O’Keefe didn’t get her invitation to The Chevron until after the Augusta National Women’s Amateur three weeks ago, and she’s making the most of it. She played bogey-free in the second round, though she only managed one birdie on the par 5s.
But her scrambling saved her, and the 20-year-old didn’t seem all that fazed by Korda on the verge of running away with this major.
“I compared it to Rory (McIlroy) at the Masters. You never know what can happen in golf,” O’Keefe said, referring to McIlroy losing a six-shot lead on the weekend at the Masters before going on to win for the second straight time.
“There is so much random out there that you can get a bad break and it’s just kind of that thing,” she said. “My dad and I called it that golf is a staring contest and all you have to do is not blink first. So I’m just trying not to blink. Just trying to keep playing my game, and whatever that ends up at the end of the week is where it ends up.”
Korda, however, has hit her stride again. She won the season opener in a weather-shortened event, and has played in the final group in all four of her tournaments.

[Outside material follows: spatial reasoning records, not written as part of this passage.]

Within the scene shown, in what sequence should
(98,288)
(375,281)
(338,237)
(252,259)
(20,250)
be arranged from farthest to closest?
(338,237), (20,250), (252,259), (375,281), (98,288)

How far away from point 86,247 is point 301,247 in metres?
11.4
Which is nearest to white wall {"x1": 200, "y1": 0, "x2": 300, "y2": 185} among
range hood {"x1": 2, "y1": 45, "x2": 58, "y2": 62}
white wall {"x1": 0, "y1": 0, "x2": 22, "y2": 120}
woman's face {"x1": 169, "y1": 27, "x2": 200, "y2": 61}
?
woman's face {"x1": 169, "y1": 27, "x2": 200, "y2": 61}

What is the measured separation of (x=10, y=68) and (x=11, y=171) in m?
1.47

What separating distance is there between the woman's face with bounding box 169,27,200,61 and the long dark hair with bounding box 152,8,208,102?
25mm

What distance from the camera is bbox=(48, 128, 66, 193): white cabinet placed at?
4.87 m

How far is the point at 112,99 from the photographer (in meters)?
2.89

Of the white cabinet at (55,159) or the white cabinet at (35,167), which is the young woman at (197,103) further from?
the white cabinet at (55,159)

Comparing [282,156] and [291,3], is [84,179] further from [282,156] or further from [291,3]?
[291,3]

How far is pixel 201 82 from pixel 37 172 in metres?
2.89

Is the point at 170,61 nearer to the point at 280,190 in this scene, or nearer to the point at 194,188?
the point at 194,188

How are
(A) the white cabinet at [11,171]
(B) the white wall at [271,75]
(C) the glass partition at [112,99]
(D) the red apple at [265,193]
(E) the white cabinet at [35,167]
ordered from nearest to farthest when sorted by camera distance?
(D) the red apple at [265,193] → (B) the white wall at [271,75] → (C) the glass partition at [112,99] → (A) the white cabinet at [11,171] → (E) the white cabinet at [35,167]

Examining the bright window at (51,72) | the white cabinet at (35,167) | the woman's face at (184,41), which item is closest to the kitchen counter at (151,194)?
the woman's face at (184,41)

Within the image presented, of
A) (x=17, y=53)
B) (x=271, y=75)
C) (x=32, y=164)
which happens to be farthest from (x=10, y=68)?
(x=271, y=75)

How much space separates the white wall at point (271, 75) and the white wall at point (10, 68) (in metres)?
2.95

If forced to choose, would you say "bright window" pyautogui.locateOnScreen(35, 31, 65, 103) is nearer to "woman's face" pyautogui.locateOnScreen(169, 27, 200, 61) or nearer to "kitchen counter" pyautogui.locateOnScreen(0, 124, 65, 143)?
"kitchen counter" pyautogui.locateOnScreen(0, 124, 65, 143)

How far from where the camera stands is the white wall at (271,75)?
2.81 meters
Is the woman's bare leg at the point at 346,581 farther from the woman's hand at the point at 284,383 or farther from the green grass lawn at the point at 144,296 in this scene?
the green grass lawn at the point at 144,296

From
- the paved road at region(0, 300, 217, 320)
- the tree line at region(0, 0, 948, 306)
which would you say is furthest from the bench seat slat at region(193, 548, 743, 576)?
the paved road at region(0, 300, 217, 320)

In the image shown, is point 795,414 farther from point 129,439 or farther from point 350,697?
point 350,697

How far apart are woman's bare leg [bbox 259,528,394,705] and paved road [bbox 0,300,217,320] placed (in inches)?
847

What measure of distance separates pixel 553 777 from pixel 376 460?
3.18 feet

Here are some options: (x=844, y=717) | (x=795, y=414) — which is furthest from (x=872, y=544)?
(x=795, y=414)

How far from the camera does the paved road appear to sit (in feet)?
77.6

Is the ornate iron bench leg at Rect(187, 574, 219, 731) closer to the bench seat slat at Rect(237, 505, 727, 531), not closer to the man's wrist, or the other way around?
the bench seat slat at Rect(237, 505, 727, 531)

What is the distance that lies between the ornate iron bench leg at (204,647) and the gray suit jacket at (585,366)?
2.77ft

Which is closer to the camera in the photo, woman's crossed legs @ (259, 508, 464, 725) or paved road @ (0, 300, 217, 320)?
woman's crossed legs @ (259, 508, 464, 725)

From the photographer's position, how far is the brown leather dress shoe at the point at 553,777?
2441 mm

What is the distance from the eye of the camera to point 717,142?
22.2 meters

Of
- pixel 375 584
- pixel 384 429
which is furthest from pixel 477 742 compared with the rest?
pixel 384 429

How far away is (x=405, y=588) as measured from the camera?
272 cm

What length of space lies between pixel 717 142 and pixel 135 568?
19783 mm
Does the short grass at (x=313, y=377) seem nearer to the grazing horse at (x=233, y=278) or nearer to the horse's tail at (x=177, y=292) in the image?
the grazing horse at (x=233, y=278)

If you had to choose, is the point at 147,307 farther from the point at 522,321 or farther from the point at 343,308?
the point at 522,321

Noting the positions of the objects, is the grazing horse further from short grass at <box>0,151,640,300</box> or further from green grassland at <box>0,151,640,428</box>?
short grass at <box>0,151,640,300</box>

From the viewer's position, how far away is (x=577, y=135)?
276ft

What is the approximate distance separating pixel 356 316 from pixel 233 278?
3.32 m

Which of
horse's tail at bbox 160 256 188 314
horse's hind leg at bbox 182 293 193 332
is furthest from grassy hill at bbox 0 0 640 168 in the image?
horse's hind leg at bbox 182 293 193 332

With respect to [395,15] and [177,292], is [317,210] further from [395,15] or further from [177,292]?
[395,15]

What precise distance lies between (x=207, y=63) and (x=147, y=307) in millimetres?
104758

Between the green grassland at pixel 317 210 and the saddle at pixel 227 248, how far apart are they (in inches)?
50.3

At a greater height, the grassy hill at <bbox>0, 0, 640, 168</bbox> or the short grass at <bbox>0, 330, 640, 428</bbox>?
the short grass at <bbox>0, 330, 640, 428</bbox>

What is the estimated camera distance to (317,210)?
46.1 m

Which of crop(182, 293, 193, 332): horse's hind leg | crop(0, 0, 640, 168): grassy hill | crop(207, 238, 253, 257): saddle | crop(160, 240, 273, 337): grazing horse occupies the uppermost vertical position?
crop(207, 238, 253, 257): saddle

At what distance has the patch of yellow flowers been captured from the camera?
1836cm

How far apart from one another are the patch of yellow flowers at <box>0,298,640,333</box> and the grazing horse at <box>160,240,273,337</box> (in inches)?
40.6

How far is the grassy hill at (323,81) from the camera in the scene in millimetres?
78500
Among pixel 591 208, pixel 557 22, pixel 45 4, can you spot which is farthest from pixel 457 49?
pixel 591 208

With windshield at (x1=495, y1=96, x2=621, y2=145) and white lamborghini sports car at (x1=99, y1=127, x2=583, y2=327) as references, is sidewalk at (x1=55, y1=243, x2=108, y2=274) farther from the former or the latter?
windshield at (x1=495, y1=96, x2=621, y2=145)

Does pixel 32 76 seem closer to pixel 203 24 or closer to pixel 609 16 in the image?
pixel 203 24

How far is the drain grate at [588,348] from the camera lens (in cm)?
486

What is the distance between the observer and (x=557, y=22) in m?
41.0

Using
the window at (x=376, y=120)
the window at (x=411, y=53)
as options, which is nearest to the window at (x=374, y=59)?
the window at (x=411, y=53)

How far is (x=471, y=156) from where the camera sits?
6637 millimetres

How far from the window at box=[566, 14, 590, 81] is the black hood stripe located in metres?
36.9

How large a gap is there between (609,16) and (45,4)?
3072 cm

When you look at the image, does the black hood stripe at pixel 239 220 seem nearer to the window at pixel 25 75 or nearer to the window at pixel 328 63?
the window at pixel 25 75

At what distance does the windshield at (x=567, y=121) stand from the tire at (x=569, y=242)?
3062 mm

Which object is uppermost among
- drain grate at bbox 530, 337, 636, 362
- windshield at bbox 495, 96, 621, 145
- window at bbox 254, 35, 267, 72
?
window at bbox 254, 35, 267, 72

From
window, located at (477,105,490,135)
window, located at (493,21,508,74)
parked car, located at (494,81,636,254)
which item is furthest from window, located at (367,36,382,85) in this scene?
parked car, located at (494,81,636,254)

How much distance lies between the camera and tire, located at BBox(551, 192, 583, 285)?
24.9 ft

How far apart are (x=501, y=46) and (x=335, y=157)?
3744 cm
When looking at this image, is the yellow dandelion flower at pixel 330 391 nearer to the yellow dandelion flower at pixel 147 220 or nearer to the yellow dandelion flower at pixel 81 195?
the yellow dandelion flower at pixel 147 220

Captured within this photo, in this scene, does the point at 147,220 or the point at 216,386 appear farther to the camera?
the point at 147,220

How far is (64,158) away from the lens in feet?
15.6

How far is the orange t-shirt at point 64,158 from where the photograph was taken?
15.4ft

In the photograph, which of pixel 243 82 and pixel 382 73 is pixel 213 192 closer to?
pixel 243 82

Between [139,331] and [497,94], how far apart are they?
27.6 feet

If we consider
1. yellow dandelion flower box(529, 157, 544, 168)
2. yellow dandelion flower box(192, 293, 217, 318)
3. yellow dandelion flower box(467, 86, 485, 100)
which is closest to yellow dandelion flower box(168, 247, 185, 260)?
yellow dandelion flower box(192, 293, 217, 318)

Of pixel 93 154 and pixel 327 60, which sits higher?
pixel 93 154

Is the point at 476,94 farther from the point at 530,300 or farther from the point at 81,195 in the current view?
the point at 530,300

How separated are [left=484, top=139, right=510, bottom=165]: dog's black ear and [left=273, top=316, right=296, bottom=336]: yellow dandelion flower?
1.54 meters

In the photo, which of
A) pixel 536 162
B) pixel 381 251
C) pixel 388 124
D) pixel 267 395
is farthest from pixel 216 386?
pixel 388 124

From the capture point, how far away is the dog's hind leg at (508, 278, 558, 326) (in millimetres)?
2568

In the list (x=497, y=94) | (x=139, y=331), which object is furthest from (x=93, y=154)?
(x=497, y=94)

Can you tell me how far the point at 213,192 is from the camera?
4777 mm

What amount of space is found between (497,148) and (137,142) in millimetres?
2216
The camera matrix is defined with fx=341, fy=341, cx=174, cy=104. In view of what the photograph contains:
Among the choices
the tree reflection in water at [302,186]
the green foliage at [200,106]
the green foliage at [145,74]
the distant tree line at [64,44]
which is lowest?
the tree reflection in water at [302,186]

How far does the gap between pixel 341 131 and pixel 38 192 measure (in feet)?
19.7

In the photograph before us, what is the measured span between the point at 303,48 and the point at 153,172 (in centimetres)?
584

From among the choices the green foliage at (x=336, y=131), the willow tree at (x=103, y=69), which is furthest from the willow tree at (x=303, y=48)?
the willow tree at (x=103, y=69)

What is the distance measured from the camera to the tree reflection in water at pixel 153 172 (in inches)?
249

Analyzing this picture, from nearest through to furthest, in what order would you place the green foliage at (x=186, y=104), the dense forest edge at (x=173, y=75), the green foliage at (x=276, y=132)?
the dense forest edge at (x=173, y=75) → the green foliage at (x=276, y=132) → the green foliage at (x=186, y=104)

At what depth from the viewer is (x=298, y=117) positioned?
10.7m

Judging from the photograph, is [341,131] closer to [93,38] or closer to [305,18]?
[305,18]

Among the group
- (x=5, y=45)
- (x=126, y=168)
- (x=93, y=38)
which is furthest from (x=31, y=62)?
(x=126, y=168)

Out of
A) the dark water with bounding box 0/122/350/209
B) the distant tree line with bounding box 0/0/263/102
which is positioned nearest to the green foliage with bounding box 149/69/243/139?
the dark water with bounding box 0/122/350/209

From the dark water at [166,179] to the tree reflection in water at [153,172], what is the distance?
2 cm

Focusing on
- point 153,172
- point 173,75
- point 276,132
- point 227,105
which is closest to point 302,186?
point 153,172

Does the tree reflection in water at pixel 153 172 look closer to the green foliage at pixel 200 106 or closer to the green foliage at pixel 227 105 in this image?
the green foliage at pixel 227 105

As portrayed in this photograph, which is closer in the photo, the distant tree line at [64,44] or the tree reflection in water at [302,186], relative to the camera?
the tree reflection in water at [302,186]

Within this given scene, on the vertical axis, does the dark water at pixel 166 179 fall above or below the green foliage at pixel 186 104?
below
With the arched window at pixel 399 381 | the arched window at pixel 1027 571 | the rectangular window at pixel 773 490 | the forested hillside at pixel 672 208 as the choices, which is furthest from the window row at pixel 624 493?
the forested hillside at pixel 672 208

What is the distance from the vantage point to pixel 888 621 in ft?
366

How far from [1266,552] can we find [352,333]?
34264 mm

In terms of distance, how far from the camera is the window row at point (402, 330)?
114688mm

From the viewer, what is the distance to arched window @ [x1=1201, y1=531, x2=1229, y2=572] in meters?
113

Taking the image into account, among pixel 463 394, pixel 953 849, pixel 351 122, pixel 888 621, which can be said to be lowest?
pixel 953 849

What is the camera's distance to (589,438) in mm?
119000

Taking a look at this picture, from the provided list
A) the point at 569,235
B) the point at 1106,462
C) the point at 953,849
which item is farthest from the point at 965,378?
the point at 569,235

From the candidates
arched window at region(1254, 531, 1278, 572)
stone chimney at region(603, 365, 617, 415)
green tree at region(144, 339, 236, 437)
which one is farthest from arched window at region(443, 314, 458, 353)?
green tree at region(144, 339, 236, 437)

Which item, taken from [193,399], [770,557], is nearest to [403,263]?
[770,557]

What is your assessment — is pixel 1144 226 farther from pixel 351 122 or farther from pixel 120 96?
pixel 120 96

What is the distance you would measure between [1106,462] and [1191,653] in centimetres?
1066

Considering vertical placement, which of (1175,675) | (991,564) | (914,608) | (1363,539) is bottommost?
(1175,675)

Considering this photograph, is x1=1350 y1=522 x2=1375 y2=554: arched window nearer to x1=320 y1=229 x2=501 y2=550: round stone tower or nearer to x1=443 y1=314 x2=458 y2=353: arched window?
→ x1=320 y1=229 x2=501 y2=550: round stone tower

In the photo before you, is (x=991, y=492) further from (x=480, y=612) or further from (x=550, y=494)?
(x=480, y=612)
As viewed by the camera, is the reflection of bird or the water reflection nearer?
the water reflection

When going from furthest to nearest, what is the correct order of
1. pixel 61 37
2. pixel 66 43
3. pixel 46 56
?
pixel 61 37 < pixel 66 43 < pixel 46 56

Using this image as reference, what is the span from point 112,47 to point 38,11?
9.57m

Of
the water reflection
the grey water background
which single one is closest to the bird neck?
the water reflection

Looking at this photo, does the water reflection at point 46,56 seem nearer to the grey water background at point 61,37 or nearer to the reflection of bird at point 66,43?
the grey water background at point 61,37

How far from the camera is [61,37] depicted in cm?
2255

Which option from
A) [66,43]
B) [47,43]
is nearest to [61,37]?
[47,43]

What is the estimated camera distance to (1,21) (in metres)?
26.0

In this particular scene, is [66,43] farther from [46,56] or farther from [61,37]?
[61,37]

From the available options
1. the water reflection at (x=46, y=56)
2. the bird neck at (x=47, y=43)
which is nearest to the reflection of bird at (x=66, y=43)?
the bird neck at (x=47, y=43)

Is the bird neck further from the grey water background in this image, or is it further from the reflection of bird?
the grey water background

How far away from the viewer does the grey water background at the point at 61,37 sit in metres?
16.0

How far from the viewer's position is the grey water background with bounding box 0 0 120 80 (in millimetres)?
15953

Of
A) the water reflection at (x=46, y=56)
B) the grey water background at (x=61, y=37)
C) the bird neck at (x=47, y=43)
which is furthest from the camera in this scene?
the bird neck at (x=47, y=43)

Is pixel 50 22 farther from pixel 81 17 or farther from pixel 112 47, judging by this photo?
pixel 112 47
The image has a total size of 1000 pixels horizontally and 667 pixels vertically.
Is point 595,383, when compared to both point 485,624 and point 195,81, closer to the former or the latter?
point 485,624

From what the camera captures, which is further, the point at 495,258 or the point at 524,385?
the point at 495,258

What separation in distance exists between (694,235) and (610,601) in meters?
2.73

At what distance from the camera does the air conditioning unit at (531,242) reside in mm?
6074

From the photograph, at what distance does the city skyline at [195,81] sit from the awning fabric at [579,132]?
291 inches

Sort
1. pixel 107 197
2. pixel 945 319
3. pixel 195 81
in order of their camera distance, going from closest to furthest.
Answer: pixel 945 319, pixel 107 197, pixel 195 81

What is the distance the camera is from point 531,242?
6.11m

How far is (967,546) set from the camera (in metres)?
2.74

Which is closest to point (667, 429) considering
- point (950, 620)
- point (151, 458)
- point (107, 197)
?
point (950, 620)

She looks calm and poised, and there is power.
Korda began her great closing stretch with a 3-wood into the wind from 221 yards that landed in the perfect spot to roll out 15 feet beyond the hole, leaving an eagle putt that grazed the right edge of the cup.
She missed an 8-foot birdie chance on the par-5 16th, and then finished with a flourish — a 7-iron that danced around the cup and settle 10 feet away for birdie, and then a 9-iron that again scared the hole and left her 4 feet for her 15 birdie in 36 holes.
It was the lowest 36-hole score in her career in the majors, and the third-best 36-hole score in LPGA majors behind Jeongeun Lee6 (127), Brooke Henderson (128) and In Gee Chun (129), all at the Evian Championship, the tournament in France the LPGA chose to designate as a major in 2013.
There was disappointment for England’s Mimi Rhodes, though, shooting a six-over round of 78 to miss the cut. Compatriots Charley Hull (-2) and Lottie Woad (+1) did make the weekend.